Aim of the exercise: Continue the passage about SUV safety and rollover risk, starting after its final sentence.

Selfish or not, SUV owners say they feel much safer riding in a big vehicle. But federal safety officials warn that high-riding SUV drivers are three times more likely to die in a rollover crash than motorists in cars. Last week Consumer Reports told car buyers to avoid the Mitsubishi Montero Limited SUV, which the magazine says tipped dangerously in its driving tests. (Mitsubishi disputes the tests' accuracy.) Still, seat-belt-wearing SUV drivers have a much better overall chance of surviving crashes because they are surrounded by so much heavy metal. Jan Greer was sure glad she was driving a big Ford Excursion when she was broadsided last winter by a small Subaru sedan. The Subaru was totaled, but Greer's SUV suffered only a dented door. Best of all, her 3-year-old child sleeping in the back didn't even wake up. "I bought this thing because it was a big iron tanker that wouldn't bend," says Greer.

(Collection entries)
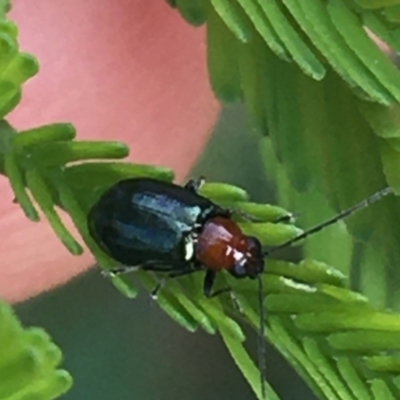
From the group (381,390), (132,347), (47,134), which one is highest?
(47,134)

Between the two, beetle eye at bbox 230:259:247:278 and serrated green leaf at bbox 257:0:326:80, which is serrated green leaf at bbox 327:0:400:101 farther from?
beetle eye at bbox 230:259:247:278

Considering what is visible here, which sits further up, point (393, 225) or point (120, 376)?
point (393, 225)

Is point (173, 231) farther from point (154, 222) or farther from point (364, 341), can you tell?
point (364, 341)

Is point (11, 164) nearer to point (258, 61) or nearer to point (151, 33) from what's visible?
point (258, 61)

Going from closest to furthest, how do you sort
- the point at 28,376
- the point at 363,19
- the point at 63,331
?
the point at 28,376, the point at 363,19, the point at 63,331

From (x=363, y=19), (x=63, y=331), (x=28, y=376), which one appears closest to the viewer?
(x=28, y=376)

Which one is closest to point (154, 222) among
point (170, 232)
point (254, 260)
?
point (170, 232)

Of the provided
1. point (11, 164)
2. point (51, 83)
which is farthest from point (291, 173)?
point (51, 83)

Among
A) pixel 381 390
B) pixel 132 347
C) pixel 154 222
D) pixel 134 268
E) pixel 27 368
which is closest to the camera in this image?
pixel 27 368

In response:
It's harder to rationalize SUVs' impact on the environment. "This is an inexcusable way to continue to live," confesses Ann Arbor, Mich., businessman Clinch Steward, who last year bought an Army-green Ford Excursion that gets 10mpg because the minivan he was driving was just "too average." (He's considering "downsizing" to a slightly smaller Chevy Suburban next year.) The popularity of big SUVs helps explain why the average gas mileage of new vehicles on American roads has fallen to a 20-year low of 20.4mpg. (By comparison, Europeans average 30mpg in their cars.) Even Ford's chairman admitted last year that SUVs contribute to global warming, and he pledged to improve the fuel economy of his SUVs by 25 percent. In 2003 Ford will offer an Escape SUV powered by a gas-and-electric engine that gets 40mpg. "That will go a long way toward addressing those social concerns," Ford told NEWSWEEK. Electric vehicles are not big sellers, but the PR value alone might be enough to justify building a green SUV.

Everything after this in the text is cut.